Celebrations could be short-lived, however: Zambia is in dire financial straits and it became the continent’s first pandemic-era sovereign default in November after failing to keep up with its international debt payments. 

That was owing to an explosive mix of depressed commodity prices – which had pushed Zambia into recession well before the pandemic – and a brutal slowdown in economic activity caused by the pandemic itself.

Hichilema, 59, a former CEO at an accounting firm before entering politics, now faces the task of trying to revive Zambia’s fortunes. The economy has been buoyed only slightly by more favorable copper prices – now hovering around decade highs, driven partly by the boom in electric cars.

Last year, Zambia, Africa’s second-biggest copper miner, produced a record output of the metal.

International Monetary Fund support is on hold until after the vote, as is a debt restructuring plan seen as an early test for a new global plan aimed at easing the burden of poor countries. 

Lungu, 64, conceded defeat Monday and committed to handing power over peacefully. In a brief televised national address, he congratulated President-elect Hakainde Hichilema and expressed the wish to see a strong Zambia emerge from the elections.

“I want to thank the Zambian people for giving me the opportunity to be president. I will forever cherish and appreciate the authority you vested in me.

“All I ever wanted to do was to serve my country to the best of my abilities. Together with you, we did score in many areas.

“We held our general elections on Thursday and the Electoral Commission of Zambia (ECZ) has released the final results. Based on the ECZ results, I will comply with the constitutional provisions for peaceful transition of power.

“I would therefore congratulate my brother the president-elect, his excellency Mr. Hakainde Hichilema for becoming the seventh republican president,” he said.

Hichilema’s win reverses a narrow loss in 2016 presidential election against Lungu.

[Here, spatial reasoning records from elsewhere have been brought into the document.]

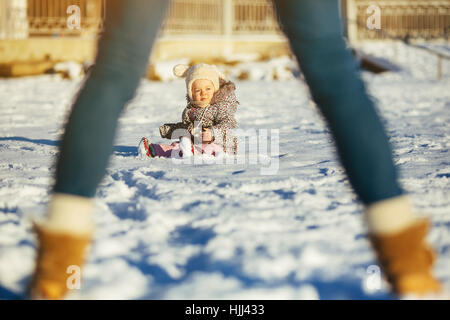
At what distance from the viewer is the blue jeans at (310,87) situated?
1.18 metres

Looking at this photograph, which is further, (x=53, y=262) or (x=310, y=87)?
(x=310, y=87)

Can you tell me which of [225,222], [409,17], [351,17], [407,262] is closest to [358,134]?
[407,262]

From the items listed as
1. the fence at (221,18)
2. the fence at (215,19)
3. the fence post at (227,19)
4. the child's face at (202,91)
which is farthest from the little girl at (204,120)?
the fence post at (227,19)

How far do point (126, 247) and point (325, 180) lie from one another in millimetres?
1130

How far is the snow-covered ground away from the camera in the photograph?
1304mm

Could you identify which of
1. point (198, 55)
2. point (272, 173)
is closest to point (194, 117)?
point (272, 173)

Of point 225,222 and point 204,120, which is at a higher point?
point 204,120

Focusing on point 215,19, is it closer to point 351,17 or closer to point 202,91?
point 351,17

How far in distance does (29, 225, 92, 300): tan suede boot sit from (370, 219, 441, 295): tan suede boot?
66 centimetres

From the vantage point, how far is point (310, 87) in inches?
49.8

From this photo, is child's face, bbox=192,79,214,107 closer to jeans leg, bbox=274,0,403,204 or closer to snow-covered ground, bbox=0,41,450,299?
snow-covered ground, bbox=0,41,450,299

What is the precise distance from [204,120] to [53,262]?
84.1 inches

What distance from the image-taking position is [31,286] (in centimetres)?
118
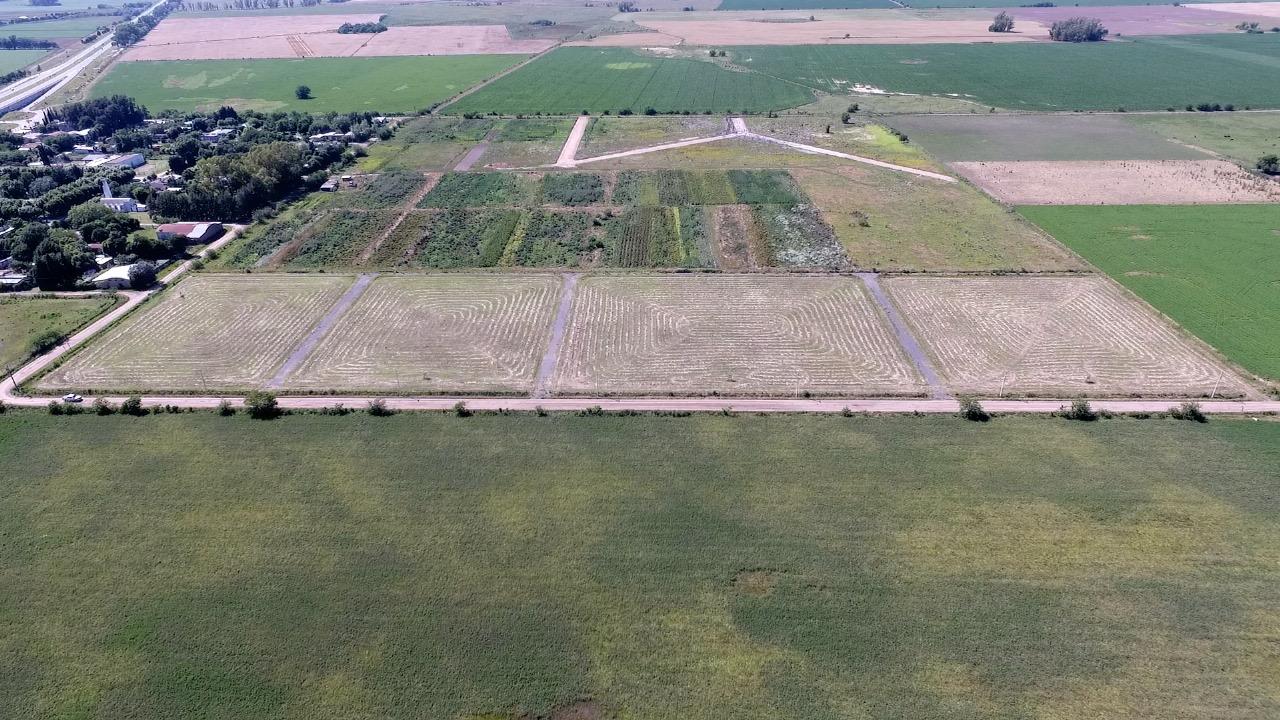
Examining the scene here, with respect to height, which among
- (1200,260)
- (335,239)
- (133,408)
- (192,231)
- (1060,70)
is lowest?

Zambia’s President-elect Hakainde Hichilema poised to take up the daunting task of economic revival (C) Al Jazeera

Going into the general election, both Hichilema and Lungu were confident of a resounding victory, Hichilema said he was expecting at least 4.7 million people to vote for him in his promise to ‘fix’ the country. Lungu, on the other hand, said he was going to win by at least 500,000 votes.